Господин ар Варн отвечает неуклюже. Становится совершенно очевидно, что улыбаться для них обоих является непривычным и странным упражнением. На несколько секунд тишина повисает над скамейкой в парке. У великана блестят глаза, без сомнения, от холода и сигаретного дыма.
— Я никогда не любил это место. Я всегда хотел быть подальше от него. У меня была мечта. Как-нибудь я вам о ней расскажу. Но все осталось в прошлом… Уже уходите?
Начинало холодать. Это вывело Эрика из транса, и он вспомнил, что ничего не положил с собой из съестного, а если Нина проснется, то ему нечего будет дать ей перекусить, если она вдруг начнет канючить. Она никогда не канючит. И именно поэтому нужно все делать так, чтобы даже не давать ей к этому повода. Не так уж много у нее осталось желаний, чтобы позволять ей расстраиваться. Он может предугадать их все, как волшебник. Но для этого надо поспешить и поскорее вернуться в гостиницу.
Здоровяк явно разочарован, он ведь только-только разошелся. Эрик протягивает руку.

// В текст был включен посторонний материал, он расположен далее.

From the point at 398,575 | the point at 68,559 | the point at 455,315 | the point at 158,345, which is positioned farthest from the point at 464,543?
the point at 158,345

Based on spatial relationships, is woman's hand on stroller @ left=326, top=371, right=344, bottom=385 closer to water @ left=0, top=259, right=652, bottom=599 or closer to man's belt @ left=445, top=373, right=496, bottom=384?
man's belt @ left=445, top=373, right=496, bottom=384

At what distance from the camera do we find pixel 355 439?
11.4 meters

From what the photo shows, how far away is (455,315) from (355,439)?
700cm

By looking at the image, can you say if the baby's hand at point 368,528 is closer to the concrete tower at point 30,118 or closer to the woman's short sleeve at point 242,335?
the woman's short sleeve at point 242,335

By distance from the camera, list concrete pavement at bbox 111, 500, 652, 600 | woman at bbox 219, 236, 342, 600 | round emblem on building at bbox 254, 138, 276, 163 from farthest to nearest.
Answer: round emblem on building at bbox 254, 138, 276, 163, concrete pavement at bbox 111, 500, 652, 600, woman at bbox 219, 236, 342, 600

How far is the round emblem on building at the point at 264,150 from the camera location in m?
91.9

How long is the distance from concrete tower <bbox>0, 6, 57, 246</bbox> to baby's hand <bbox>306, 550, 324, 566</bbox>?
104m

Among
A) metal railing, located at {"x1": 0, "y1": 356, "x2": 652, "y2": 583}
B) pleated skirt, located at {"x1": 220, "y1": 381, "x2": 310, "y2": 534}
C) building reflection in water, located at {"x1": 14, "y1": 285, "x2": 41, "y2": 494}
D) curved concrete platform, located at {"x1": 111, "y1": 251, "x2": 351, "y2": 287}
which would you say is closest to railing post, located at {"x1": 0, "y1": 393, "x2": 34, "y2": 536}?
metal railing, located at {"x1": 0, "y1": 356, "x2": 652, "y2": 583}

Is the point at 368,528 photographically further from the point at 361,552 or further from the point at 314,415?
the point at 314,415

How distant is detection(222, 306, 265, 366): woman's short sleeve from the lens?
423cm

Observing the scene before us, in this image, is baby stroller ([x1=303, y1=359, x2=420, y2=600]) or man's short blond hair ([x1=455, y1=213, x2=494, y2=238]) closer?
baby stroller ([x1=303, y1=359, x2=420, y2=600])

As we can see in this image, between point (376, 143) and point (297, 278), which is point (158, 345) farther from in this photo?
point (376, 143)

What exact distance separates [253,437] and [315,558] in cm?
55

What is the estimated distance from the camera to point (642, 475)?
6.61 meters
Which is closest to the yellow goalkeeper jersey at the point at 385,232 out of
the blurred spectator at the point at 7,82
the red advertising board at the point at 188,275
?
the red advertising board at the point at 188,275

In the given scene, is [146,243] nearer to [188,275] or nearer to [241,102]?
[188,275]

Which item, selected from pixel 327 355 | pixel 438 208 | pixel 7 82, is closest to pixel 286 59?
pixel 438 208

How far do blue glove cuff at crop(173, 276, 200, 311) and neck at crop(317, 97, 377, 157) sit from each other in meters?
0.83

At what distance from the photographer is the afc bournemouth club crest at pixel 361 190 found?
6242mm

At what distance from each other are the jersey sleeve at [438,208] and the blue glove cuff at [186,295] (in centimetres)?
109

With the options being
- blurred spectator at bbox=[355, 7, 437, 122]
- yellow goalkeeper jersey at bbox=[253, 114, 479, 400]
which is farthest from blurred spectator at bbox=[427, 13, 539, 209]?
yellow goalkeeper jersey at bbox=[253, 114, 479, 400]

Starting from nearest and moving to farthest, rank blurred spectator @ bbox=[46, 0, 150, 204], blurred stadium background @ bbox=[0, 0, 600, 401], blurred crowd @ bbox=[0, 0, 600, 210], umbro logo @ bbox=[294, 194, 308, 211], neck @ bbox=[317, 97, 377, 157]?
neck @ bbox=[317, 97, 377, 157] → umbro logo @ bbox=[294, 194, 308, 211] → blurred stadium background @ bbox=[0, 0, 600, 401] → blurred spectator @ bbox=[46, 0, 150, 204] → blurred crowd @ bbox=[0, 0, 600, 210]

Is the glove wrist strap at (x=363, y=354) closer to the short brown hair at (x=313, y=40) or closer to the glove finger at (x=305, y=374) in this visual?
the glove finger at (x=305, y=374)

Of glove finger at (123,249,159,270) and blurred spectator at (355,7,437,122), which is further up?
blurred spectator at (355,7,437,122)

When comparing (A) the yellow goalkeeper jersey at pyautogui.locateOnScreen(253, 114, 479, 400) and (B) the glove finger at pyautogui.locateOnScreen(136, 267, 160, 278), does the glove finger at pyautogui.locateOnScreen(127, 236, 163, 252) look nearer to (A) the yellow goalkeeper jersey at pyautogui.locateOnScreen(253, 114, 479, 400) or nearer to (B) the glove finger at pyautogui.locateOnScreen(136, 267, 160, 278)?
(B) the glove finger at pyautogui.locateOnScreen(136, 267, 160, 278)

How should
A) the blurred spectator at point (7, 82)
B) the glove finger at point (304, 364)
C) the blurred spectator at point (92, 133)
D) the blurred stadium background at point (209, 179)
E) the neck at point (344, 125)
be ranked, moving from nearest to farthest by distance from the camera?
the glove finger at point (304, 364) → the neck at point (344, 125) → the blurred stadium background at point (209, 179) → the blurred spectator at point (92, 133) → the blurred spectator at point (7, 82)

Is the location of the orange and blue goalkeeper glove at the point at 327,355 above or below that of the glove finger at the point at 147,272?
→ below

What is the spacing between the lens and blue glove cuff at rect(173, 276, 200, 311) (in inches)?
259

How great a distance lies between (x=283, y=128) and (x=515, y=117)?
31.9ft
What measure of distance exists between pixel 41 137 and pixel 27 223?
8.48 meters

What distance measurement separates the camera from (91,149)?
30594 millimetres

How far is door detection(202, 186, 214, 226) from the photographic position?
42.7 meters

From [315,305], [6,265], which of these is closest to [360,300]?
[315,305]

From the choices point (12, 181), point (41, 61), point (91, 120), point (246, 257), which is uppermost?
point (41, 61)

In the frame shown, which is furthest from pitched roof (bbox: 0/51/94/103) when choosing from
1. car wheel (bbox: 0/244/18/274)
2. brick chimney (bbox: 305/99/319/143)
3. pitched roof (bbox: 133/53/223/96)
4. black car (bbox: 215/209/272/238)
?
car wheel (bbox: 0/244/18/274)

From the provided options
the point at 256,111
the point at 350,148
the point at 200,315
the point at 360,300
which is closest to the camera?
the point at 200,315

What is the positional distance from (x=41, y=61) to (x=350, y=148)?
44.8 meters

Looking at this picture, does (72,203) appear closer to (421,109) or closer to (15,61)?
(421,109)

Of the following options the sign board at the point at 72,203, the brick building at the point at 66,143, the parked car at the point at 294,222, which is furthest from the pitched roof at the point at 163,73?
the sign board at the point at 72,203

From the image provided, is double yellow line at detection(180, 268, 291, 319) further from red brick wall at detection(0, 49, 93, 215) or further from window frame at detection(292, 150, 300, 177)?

Тот пожимает ее, потом опять неловко и некрасиво улыбается.
— До завтра, господин Джэкуе?
Эрик непроизвольно кивает.
========== 3. ==========
На следующий день Эрик с Ниной на руках прогулочным шагом направляется к уже привычной скамейке в парке. Толпа обтекает их, как чумных, бессознательно чувствуя силу и скрытую угрозу, которая исходит от взгляда, осанки, и даже от походки Леншерра. Людской поток становится все гуще. По нарядной толпе, в которой детей даже больше чем взрослых, Эрик понимает, что сегодня выходной.
Дойдя до «своей» скамейки, Эрик сажает Нину рядом. Скамейка превращается в маленький остров посреди нарядного шумного человеческого океана. Отец и дочь одинаковым отрешенным взглядом смотрят на целеустремленно проходящих мимо людей, греются в лучах еще не весеннего солнца и не замечают, как идет время.
— Время как река: бывают бурные времена, бывают спокойные. И рано или поздно, если долго сидеть на своем острове, тебя или смоет волной, или враг твой проплывет мимо тебя. Мое время прошло. Все мои друзья сгинули в этой пучине.
Господин ар Варн словно материализуется из воздуха на своей половине скамейки.
— Добрый день, господин Джэкуе!
Эрик делает над собой усилие. Он перебарывает недоверие, которое все равно никуда его не приведет, и говорит на английском, впервые доверяя настоящей интонации своего грустного голоса этому человеку, странному в своем наивном постоянстве:
— Здравствуйте, господин ар Варн, — потом негромко, но уверенно добавляет: Эрик.
Гигант сначала удивленно смотрит, потом делает неловкое в своей искренней радости движение губами.